NBC is about to pay millions of dollars to Billy Bush to stop hosting the 9 a.m. hour of "Today" show.
The awkward arrangement is the result of the leaked 2005 "Access Hollywood" videotape showing Bush and Donald Trump making lewd and sexually aggressive remarks about women.
Negotiations between Bush and NBC are ongoing and "productive," Bush's lawyer Marshall Grossman told CNNMoney on Saturday.
Bush's exit from NBC could be announced as early as Monday, another person with knowledge of the negotiations said.
Grossman issued a statement on Friday night to knock down a Page Six report that Bush is "likely to get a $10 million lump settlement from NBC."
Grossman responded, "There are news reports that a $10M settlement has been reached between Billy Bush and NBC. That report is false."
He added, "There is no $10M agreement and that amount has not been discussed."
The New York Daily News subsequently reported a $9 million figure.
Grossman said on Saturday, "The negotiations are productive in moving the parties away from litigation to resolution. Obviously there is more to be done before all of the terms of an agreement are reached and documented."
NBC declined to comment.
The payment could prove to be a further embarrassment for the network.
"Everyone is so mad that he's getting paid," a high-ranking "Today" show staffer said. But the morning show is a profit engine, and "he's another person paid to go away to keep the train moving."
NBC may have little choice but to pay Bush many millions of dollars. In the complicated world of television industry contracts, networks are often obligated to pay stars even if the person, like Bush, is benched.
Bush's contract was reportedly worth upwards of $3 million a year for the next three years. He joined the 9 a.m. hour of the "Today" show just a couple months before the videotape was revealed.
NBC executives have said that "Access Hollywood" and NBC News were both working on stories about the tape when it was leaked to the Washington Post on October 7.
Once the tape was out, executives ultimately decided that Bush could not return to "Today."
Given Bush's troubling comments on the tape, NBC may have tried to invoke what is known as a "morals clause" in a bid to terminate him.
Negotiations began earlier this week. Bush hired Grossman -- a high-profile Los Angeles litigator -- and signaled that he was willing to fight.

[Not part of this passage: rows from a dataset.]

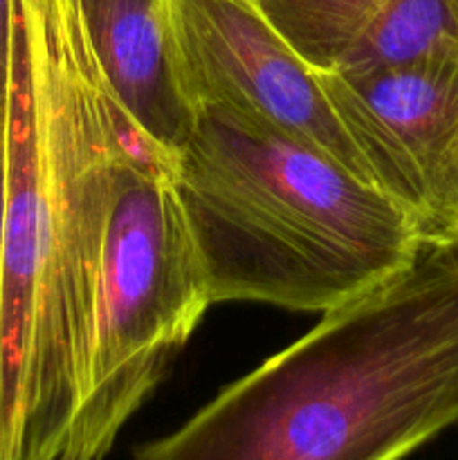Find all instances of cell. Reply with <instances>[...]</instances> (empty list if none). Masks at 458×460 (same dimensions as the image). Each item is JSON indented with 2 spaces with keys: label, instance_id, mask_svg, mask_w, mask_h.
Wrapping results in <instances>:
<instances>
[{
  "label": "cell",
  "instance_id": "cell-1",
  "mask_svg": "<svg viewBox=\"0 0 458 460\" xmlns=\"http://www.w3.org/2000/svg\"><path fill=\"white\" fill-rule=\"evenodd\" d=\"M458 425V241L323 313L130 460H404Z\"/></svg>",
  "mask_w": 458,
  "mask_h": 460
},
{
  "label": "cell",
  "instance_id": "cell-2",
  "mask_svg": "<svg viewBox=\"0 0 458 460\" xmlns=\"http://www.w3.org/2000/svg\"><path fill=\"white\" fill-rule=\"evenodd\" d=\"M211 304L328 313L413 259L407 211L295 135L229 106H198L171 162Z\"/></svg>",
  "mask_w": 458,
  "mask_h": 460
},
{
  "label": "cell",
  "instance_id": "cell-3",
  "mask_svg": "<svg viewBox=\"0 0 458 460\" xmlns=\"http://www.w3.org/2000/svg\"><path fill=\"white\" fill-rule=\"evenodd\" d=\"M171 162L151 139L115 162L72 460L110 454L211 305Z\"/></svg>",
  "mask_w": 458,
  "mask_h": 460
},
{
  "label": "cell",
  "instance_id": "cell-4",
  "mask_svg": "<svg viewBox=\"0 0 458 460\" xmlns=\"http://www.w3.org/2000/svg\"><path fill=\"white\" fill-rule=\"evenodd\" d=\"M317 79L373 184L422 238L458 241V52Z\"/></svg>",
  "mask_w": 458,
  "mask_h": 460
},
{
  "label": "cell",
  "instance_id": "cell-5",
  "mask_svg": "<svg viewBox=\"0 0 458 460\" xmlns=\"http://www.w3.org/2000/svg\"><path fill=\"white\" fill-rule=\"evenodd\" d=\"M164 12L180 90L191 111L229 106L250 112L373 182L317 72L256 0H164Z\"/></svg>",
  "mask_w": 458,
  "mask_h": 460
},
{
  "label": "cell",
  "instance_id": "cell-6",
  "mask_svg": "<svg viewBox=\"0 0 458 460\" xmlns=\"http://www.w3.org/2000/svg\"><path fill=\"white\" fill-rule=\"evenodd\" d=\"M314 72L346 75L458 52L449 0H256Z\"/></svg>",
  "mask_w": 458,
  "mask_h": 460
},
{
  "label": "cell",
  "instance_id": "cell-7",
  "mask_svg": "<svg viewBox=\"0 0 458 460\" xmlns=\"http://www.w3.org/2000/svg\"><path fill=\"white\" fill-rule=\"evenodd\" d=\"M108 90L155 146L173 155L193 111L180 90L164 0H76Z\"/></svg>",
  "mask_w": 458,
  "mask_h": 460
},
{
  "label": "cell",
  "instance_id": "cell-8",
  "mask_svg": "<svg viewBox=\"0 0 458 460\" xmlns=\"http://www.w3.org/2000/svg\"><path fill=\"white\" fill-rule=\"evenodd\" d=\"M13 30H16V0H0V115L3 117H7Z\"/></svg>",
  "mask_w": 458,
  "mask_h": 460
},
{
  "label": "cell",
  "instance_id": "cell-9",
  "mask_svg": "<svg viewBox=\"0 0 458 460\" xmlns=\"http://www.w3.org/2000/svg\"><path fill=\"white\" fill-rule=\"evenodd\" d=\"M4 205H7V124H4V117L0 115V296H3Z\"/></svg>",
  "mask_w": 458,
  "mask_h": 460
},
{
  "label": "cell",
  "instance_id": "cell-10",
  "mask_svg": "<svg viewBox=\"0 0 458 460\" xmlns=\"http://www.w3.org/2000/svg\"><path fill=\"white\" fill-rule=\"evenodd\" d=\"M449 3H452V12H454V16H456V22H458V0H449Z\"/></svg>",
  "mask_w": 458,
  "mask_h": 460
}]
</instances>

"We were preparing for battle," Grossman told Page Six at one point on Friday, "but today we are preparing for settlement."
It is unknown whether the exit agreement will include a confidentiality or nondisclosure clause that prohibits Bush from speaking about the controversy.
Another big question: Will he be able to start another job at another network right away? And if so, will one be willing to hire him?